**Task instructions:** Continue the passage on Zambia's supply systems for essential medicines, picking up after its final sentence.

**Passage:**
+===+

The Zambian population most often struggles with diseases such as malaria; opportunistic infections from HIV, such as tuberculosis and pneumonia; and diarrheal diseases. The country’s health facilities need a steady and sufficient supply of medicines for these diseases all year round – they are essential medicines. The Ministry of Health (MOH), with its partners, aims to maintain that secure supply of commodities by procuring the required health commodities in sufficient quantities so that the medicines are available where they are needed, when they’re needed.
To ensure commodity security, there are several systems in place and corresponding activities conducted to procure these essential medicines. The USAID | DELIVER PROJECT and the Supply Chain Management System (SCMS), implemented by JSI, support the MOH in supply chain management of health commodities. The commodity logistics systems are critical in reporting the consumption of commodities at facility level. This data is compiled into reports that are sent to the district and subsequently submitted to the Logistics Management Unit of Medical Stores Limited (MSL). The consumption data is the basis upon which each facility is re-supplied with stock for their patients. With essential medicines, facilities used a health kit, which was a standardized box of medical supplies containing medicines for treating malaria and diarrhea, certain antibiotics, pain killers and surgical supplies. All health facilities received these kits from MSL regardless of the facility’s demand and consumption. This is named a ‘push’ system as commodities were ‘pushed out’ into the facilities.
With the health centre kit system, the consumption or wastage of medical commodities was not reported, which lead to challenges in accounting for stocks. The Essential Medicines Logistics Improvement Programme (EMLIP) was launched in 2009 in 27 districts to address the availability and distribution challenges in the public health sector; the program allowed clearer visibility of commodity supplies at the facility level by enabling health facilities to request and requisition their commodity needs to their district community medical office (DCMO), which then sent the order to MSL to process. In contrast to the old system, this was known as a ‘pull’ system as facilities drew from MSL according to their needs.
However, EMLIP faced some challenges as it rolled out initially, one of them being late procurement of some commodities. This resulted in stock outs at some facilities. To address this challenge, the MOH, with strategic partners such as JSI, designed a hybrid of the pull and push systems; this new system married the strengths of both systems in order to provide a seamless supply of commodities to all health facilities in the country, which in the long-term strengthens the country’s health system. Over time, the MOH will review the Health Centre Kit (HC Kit) to make it more user-friendly for the facility, ensuring only commodities needed by the facilities are kitted.

+===+

**Information provided:**

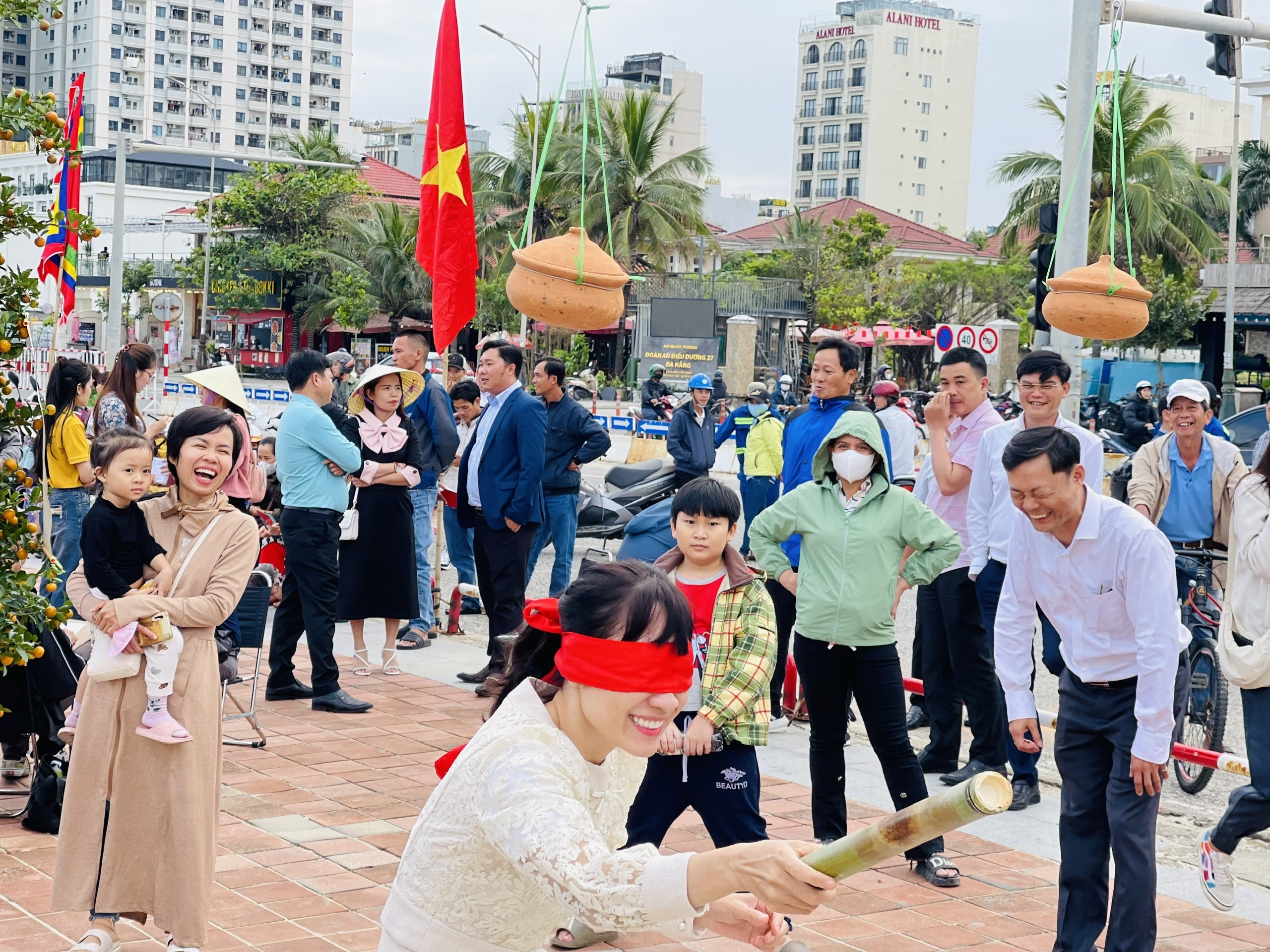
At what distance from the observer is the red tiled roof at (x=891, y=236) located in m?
59.1

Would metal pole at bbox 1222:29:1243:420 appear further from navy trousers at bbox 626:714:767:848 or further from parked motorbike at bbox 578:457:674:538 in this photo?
navy trousers at bbox 626:714:767:848

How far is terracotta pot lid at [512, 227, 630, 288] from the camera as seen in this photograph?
6.55 m

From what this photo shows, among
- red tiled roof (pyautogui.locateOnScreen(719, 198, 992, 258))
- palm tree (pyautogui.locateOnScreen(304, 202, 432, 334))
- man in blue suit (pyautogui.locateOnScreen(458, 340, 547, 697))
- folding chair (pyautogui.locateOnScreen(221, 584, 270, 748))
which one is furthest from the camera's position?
red tiled roof (pyautogui.locateOnScreen(719, 198, 992, 258))

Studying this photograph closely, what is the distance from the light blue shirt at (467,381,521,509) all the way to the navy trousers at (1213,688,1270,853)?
4.53m

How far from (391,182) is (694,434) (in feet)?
173

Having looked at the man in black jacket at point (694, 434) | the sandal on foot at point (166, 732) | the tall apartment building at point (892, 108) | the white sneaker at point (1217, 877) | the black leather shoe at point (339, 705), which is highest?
the tall apartment building at point (892, 108)

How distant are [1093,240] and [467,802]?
131ft

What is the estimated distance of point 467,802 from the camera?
236 cm

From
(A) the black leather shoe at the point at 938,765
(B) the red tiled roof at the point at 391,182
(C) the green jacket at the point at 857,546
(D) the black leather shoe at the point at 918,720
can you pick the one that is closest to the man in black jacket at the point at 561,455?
(D) the black leather shoe at the point at 918,720

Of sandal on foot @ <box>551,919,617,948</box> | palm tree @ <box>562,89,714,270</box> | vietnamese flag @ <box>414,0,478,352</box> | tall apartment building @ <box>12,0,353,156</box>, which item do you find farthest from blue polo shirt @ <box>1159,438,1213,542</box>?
tall apartment building @ <box>12,0,353,156</box>

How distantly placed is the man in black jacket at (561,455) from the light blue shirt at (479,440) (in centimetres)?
109

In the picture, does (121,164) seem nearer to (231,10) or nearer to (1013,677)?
(1013,677)

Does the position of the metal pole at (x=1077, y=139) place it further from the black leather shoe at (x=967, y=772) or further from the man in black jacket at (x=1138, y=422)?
the man in black jacket at (x=1138, y=422)

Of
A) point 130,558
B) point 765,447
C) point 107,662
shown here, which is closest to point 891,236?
point 765,447
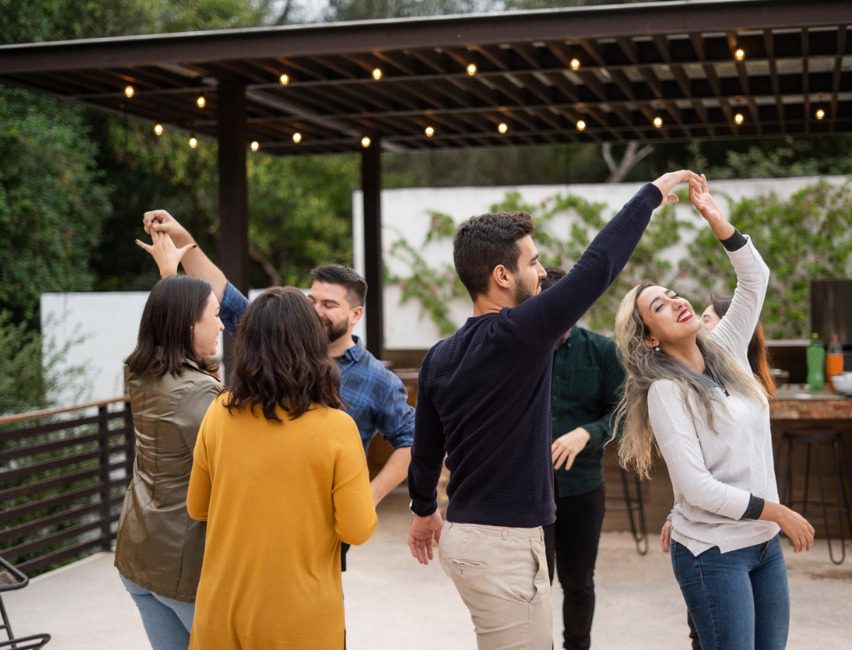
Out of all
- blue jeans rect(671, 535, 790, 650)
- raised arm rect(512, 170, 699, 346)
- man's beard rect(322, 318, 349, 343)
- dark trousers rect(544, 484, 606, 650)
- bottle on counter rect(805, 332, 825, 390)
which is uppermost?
raised arm rect(512, 170, 699, 346)

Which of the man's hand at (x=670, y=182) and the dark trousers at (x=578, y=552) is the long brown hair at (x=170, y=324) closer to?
the man's hand at (x=670, y=182)

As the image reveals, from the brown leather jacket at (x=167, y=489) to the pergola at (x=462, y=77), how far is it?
3.75 metres

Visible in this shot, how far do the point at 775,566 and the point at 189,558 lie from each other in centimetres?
150

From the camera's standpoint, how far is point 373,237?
10.7 m

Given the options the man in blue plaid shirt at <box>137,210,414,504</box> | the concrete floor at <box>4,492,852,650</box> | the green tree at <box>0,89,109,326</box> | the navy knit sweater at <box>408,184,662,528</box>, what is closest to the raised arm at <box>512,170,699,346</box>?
the navy knit sweater at <box>408,184,662,528</box>

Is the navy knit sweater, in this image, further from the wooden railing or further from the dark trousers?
the wooden railing

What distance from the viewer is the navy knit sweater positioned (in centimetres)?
241

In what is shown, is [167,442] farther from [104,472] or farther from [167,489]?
[104,472]

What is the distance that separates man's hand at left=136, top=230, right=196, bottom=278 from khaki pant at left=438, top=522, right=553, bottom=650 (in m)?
1.25

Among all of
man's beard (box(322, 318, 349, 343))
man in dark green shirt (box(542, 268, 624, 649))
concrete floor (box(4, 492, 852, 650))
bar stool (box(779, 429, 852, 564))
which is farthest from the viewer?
bar stool (box(779, 429, 852, 564))

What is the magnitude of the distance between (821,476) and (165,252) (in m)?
5.03

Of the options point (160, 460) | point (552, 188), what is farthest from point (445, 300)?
point (160, 460)

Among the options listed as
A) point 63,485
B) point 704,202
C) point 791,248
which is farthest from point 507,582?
point 791,248

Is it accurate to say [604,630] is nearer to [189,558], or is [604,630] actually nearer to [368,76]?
[189,558]
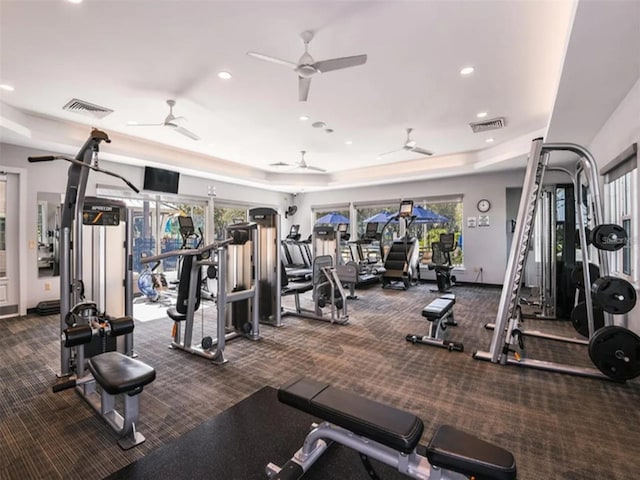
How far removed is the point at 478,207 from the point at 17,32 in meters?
8.46

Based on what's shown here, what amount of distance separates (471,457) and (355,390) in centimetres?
159

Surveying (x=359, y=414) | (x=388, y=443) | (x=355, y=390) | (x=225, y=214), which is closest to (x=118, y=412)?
(x=355, y=390)

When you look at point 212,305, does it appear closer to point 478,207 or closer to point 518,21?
point 518,21

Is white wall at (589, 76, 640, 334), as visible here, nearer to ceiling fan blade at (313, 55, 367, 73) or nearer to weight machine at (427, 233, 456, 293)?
ceiling fan blade at (313, 55, 367, 73)

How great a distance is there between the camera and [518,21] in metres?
2.63

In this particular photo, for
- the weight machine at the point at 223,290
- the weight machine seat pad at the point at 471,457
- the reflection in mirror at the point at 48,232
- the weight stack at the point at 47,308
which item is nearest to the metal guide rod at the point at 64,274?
the weight machine at the point at 223,290

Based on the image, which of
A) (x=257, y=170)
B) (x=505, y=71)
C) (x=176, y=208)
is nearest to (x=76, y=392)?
(x=505, y=71)

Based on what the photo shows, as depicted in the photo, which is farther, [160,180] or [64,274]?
[160,180]

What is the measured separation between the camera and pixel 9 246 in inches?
203

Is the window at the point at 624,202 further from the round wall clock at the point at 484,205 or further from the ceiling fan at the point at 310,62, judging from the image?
the round wall clock at the point at 484,205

+===+

**Written response:**
In the new EMLIP Hybrid System, health centers receive a monthly predetermined quantity of supplies through a baseline kit for essential commodities. The DCMO allocates the kits to each health centre and Health facilities also order supplementary (bulk) supplies through the logistics system. Each health facility is required to submit their monthly report to their DCMO for review and onward submission to MSL, thus reporting the consumption of commodities in the kit and the bulk supply. Districts stores will hold stock of 28 supplementary commodities to supply to the health centre in order to provide equitable distribution of commodities; MOH has set a ceiling on these 28 commodities which will support and address emergency needs.
This key component helps lead to commodity security – the kit ensures a certainty of supplies, yet allows facilities to adjust the commodities they receive by ordering from the supplemental supply. This flexibility can make a big difference in how a facility serves its clients. By having all commodities available in the quantities that they are required, health workers no longer have to wait until a new health kit arrives to dispense the needed drugs; the drugs are readily available.In addition, health workers need not stock up on supplies that are not required in their facility– they can be redistributed to centers needing those stocks, or sent back to the DCMO, thus reducing wastage due to expiry. By reporting consumption of supplies from the health centre kit and from supplemental supply, district and provincial supervisors are better able to plan the needs of their facilities and reduce instances of low stock availability.
The EMLIP Hybrid system will be rolled out to all districts in Zambia starting from June in a phased out approach, and while many health workers still need to be trained in using the system, there is much anticipation as its value in improving the health system is tangible.